Got up this morning and decided I had spent enough time on this so just bought InstantCake, created the disk, hooked up my new drive, and that was it... EASY. Piece of cake and I, of course, now wish I had just done this at the beginning of the weekend. LOL!

One thing I did find a bit odd (or at least misleading) about InstantCake is that it wanted a certain configuration of how you hooked up your drives or you'd have to use the advanced mode. Well, I've got a funky motherboard that doesn't like to boot from the CD unless it's the primary. So, I used the advanced mode and this was even easy! What I find odd is that it seems like if you would know how to connect up your CD-ROM drive and Tivo drive as specified you would then HAVE to know what is primary and secondary and master and slave. If you know this much then you can hook it up however is easiest for you! Minor point but just thought it was strange they wanted them hooked up a certain way evidently to make it "easier" but if you can hook it up that way you have enough knowledge to hook up the drives however you want. LOL 

Anyway, thanks much to all! I learned a lot during this process reading these forums trying to figure out what was wrong with my Tivo and how to fix it. I did learn one valuable thing though... if you value your time as I do sometimes it is better in the long run to just fork out the $20 and save 2 days. LOL!!! Nothing wrong with the free tools but my drive was evidently too far gone... and once it crashes during a copy, it probably ain't gonna work no matter how hard you try! So others know what mine was doing it first started locking up every so often. Then started locking up more. Then at the very end the video started freezing/pausing every few seconds... even the Tivo cartoon thing that comes up after a reboot. The unit didn't lock up any longer but did auto-reboot about every 20 or 30 minutes! If you have those symptoms you might want to learn from me and just get a new hard drive and consider your old drive too far gone. LOL Or, if you have many hours to burn then, yeah, try to copy the drive and maybe you'll have better luck than myself 

Anyway, thanks much to these forums and to the InstantCake program. Both saved my lifetime subb'd TX20 from the trash bin!

------------

Exercise A →
In the forum post about repairing the TiVo, why did the writer use InstantCake's advanced mode?
Exercise B →
List, in order, each symptom the forum post gives for how the writer's failing TiVo drive behaved.

------------

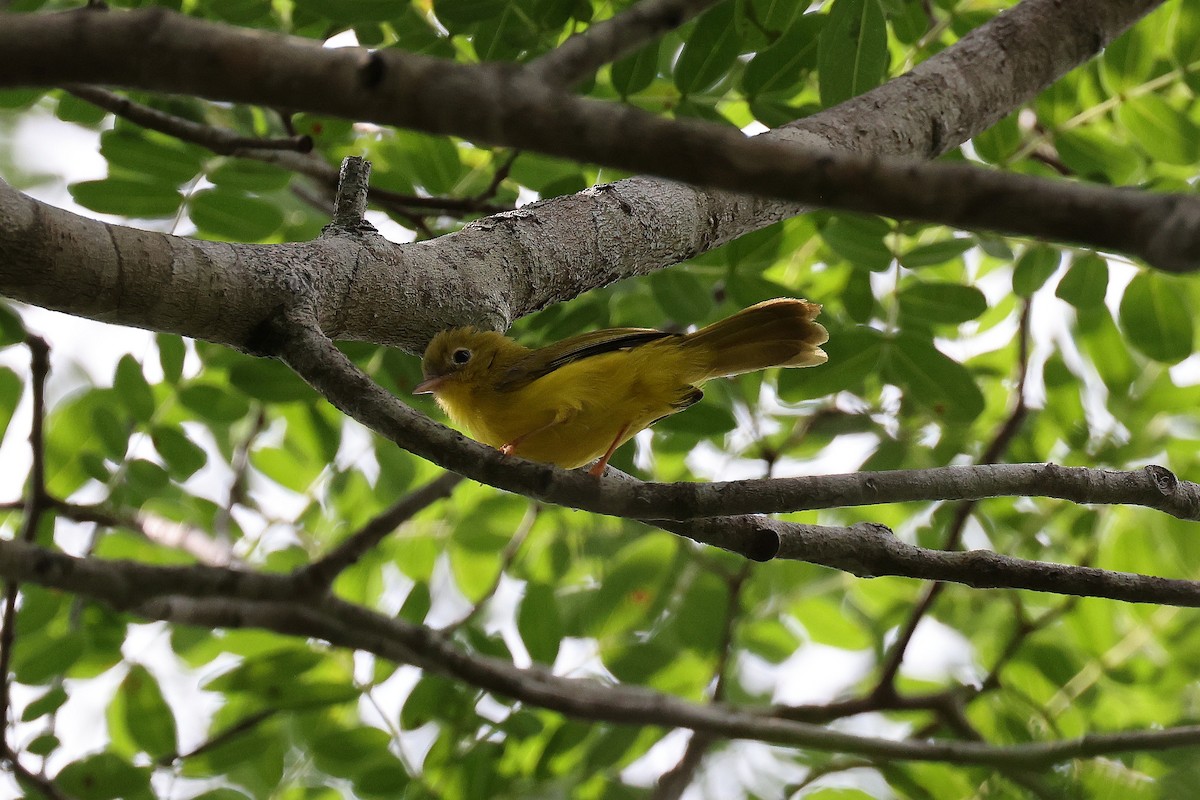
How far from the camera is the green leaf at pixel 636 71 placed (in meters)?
3.27

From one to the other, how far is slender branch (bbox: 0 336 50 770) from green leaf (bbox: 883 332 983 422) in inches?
112

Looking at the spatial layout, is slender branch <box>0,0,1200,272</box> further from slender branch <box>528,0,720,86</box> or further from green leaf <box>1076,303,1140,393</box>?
green leaf <box>1076,303,1140,393</box>

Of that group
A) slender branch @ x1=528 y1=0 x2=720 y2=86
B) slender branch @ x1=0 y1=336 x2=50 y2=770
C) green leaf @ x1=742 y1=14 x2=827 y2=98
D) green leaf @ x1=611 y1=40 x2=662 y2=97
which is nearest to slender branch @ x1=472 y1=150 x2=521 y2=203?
green leaf @ x1=611 y1=40 x2=662 y2=97

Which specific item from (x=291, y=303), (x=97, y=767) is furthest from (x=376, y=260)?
(x=97, y=767)

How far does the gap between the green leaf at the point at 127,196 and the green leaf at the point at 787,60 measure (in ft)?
6.43

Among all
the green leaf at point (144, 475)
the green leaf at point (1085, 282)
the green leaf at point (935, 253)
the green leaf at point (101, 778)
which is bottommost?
the green leaf at point (101, 778)

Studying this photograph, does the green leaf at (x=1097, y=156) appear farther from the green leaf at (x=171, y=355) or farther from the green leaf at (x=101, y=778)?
the green leaf at (x=101, y=778)

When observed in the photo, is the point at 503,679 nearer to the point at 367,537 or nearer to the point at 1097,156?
the point at 367,537

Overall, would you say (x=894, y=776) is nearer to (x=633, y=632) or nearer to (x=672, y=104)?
(x=633, y=632)

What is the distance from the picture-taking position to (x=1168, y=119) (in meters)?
3.62

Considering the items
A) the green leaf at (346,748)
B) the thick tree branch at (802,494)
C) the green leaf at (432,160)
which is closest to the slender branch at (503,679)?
the green leaf at (346,748)

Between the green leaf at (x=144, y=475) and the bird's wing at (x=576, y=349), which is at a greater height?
the bird's wing at (x=576, y=349)

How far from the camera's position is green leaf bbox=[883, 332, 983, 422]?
11.8 feet

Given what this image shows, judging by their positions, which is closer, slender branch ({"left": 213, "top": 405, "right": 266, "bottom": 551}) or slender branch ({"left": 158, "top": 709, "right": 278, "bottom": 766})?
slender branch ({"left": 158, "top": 709, "right": 278, "bottom": 766})
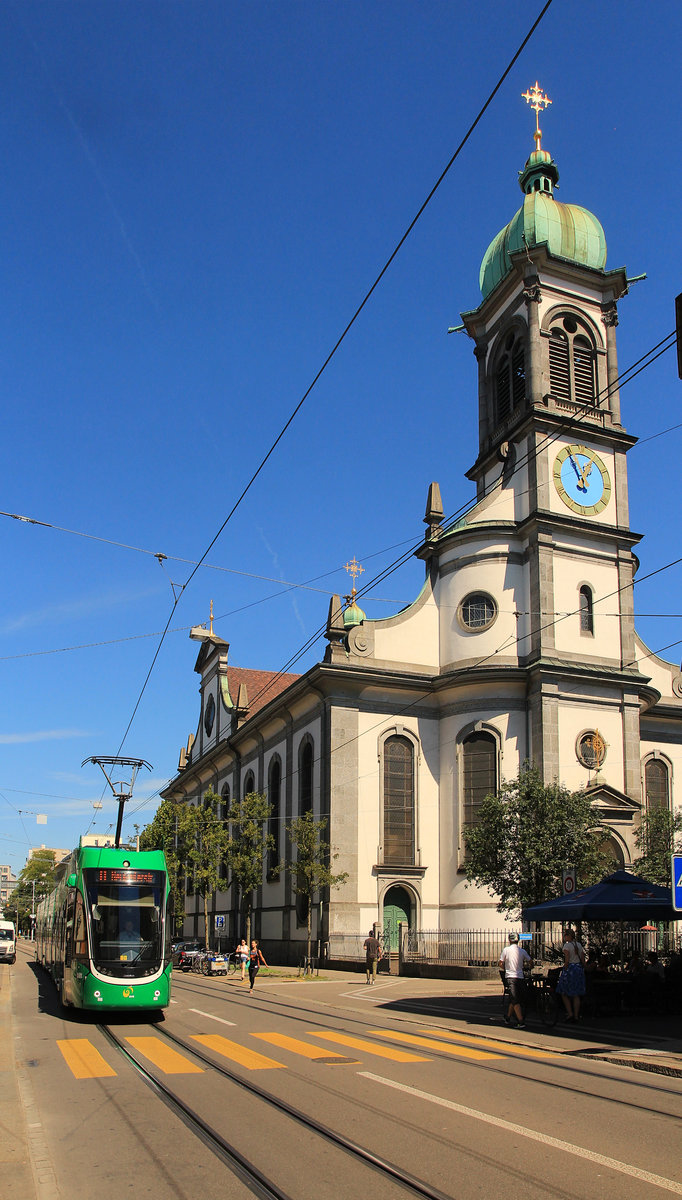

------------

Exercise output A →
The writer's motherboard doesn't like to boot from the CD unless the CD drive is the primary.

Exercise output B →
- It started locking up every so often.
- It then started locking up more.
- The video started freezing or pausing every few seconds, even the TiVo cartoon that comes up after a reboot.
- The unit auto-rebooted about every 20 or 30 minutes.